Saturday, June 22, 2013


Original Enlightenment explained: waves vs. acorns

Okay, Masaru asked me to explain this in plain English and here goes, if anyone

has questions, is confused about a point just ask me! I'm happy to discuss it.

      Now SGI teaches that the Buddha is life and you can tap into that energy,

that you're a buddha too. This idea comes from medieval Tendai philosophy

basically that ordinary humans = Buddha's enlightened reality. So SGI would say

the Buddha is the ocean and we are the waves...no difference.

     Now Kempon Hokke teaches that chanting the Daimoku plants the seed of

Buddhahood.  Ordinary people have the potential to become Buddhas, but they

are not there yet. . Think of an acorn, every acorn is the seed of a potential oak

tree.

So you can see the big difference;  it's waves vs acorns.

• Dataset extract
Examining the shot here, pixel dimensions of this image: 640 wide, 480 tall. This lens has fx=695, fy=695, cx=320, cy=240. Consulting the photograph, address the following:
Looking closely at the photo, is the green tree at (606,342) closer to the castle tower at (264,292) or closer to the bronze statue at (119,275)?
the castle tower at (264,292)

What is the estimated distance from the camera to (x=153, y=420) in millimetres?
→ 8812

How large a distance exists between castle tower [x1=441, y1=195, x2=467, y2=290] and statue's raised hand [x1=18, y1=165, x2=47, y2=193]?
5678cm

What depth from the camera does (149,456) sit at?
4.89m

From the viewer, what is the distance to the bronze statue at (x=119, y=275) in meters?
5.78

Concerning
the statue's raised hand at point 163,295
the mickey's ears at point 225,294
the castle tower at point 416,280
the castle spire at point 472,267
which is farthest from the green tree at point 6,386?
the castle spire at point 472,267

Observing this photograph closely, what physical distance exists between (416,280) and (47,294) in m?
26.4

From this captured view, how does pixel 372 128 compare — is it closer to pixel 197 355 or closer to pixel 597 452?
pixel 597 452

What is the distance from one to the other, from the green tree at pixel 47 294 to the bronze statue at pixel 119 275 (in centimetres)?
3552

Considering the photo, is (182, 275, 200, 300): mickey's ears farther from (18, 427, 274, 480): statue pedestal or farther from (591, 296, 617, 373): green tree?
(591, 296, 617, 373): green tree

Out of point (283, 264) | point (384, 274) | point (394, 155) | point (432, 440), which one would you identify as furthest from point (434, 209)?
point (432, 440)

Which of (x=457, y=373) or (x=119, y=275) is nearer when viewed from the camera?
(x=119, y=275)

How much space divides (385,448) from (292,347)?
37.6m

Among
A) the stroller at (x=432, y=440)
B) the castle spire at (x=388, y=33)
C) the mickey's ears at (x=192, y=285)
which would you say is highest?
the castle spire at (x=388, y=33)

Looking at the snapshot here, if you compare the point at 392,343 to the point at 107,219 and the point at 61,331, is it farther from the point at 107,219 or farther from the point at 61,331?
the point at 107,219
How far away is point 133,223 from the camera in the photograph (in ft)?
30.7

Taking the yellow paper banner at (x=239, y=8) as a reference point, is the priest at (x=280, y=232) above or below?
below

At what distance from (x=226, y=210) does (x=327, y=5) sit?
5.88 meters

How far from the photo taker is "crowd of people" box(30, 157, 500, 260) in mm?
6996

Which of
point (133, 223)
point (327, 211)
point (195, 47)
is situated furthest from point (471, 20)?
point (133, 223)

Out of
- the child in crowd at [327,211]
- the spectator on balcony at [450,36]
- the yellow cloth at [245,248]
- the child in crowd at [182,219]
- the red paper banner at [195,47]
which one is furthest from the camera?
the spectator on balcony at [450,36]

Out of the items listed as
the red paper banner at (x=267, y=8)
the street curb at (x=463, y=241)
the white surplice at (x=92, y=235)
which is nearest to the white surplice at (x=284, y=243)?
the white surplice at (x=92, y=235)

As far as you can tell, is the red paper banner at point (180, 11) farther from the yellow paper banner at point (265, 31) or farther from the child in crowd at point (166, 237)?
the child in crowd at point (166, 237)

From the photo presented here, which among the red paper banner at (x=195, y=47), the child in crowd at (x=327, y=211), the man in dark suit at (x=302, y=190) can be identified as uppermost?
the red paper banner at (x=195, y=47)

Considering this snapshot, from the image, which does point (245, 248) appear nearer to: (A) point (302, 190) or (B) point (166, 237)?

• What you will do
Reproduce the passage of the waves-and-acorns text that opens with the words "the Buddha is the" and closes with "waves vs acorns.", substituting "chestnut" for "oak".

• Full response
the Buddha is the ocean and we are the waves...no difference.

     Now Kempon Hokke teaches that chanting the Daimoku plants the seed of

Buddhahood.  Ordinary people have the potential to become Buddhas, but they

are not there yet. . Think of an acorn, every acorn is the seed of a potential chestnut

tree.

So you can see the big difference;  it's waves vs acorns.